# Exercise passage

The interaction between the UnifiedMemoryManager and the shuffle system is worth examining closely. During a shuffle write phase, each task requests a memory buffer from the Execution pool to hold the spill sorter's in-memory store. If the task gets the memory, it writes shuffle records into ExternalSorter or UnsafeShuffleWriter (depending on serializer support) and merges spill files at the end. If memory is unavailable, the task spills its current in-memory buffer to a temporary spill file on local disk and releases that memory, then continues writing to a fresh buffer. A single shuffle task for a large partition may produce dozens of spill files, which are then merged during the shuffle read phase — a process that itself requires more I/O and more memory for the merge buffers.

# Problems to solve
A: List every name in the shuffle memory passage that is written as one word with internal capital letters.
B: According to the shuffle memory passage, what does each task request from the Execution pool during a shuffle write phase?

# Data block
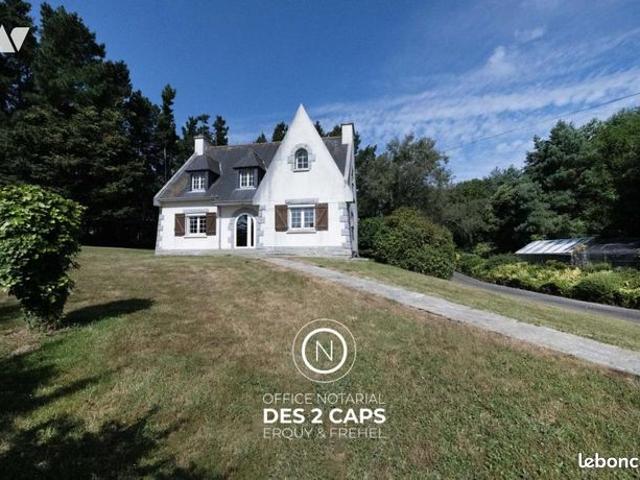 Maison 171 m² HENANBIHEN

# Solutions
A: UnifiedMemoryManager, ExternalSorter, UnsafeShuffleWriter

B: A memory buffer to hold the spill sorter's in-memory store.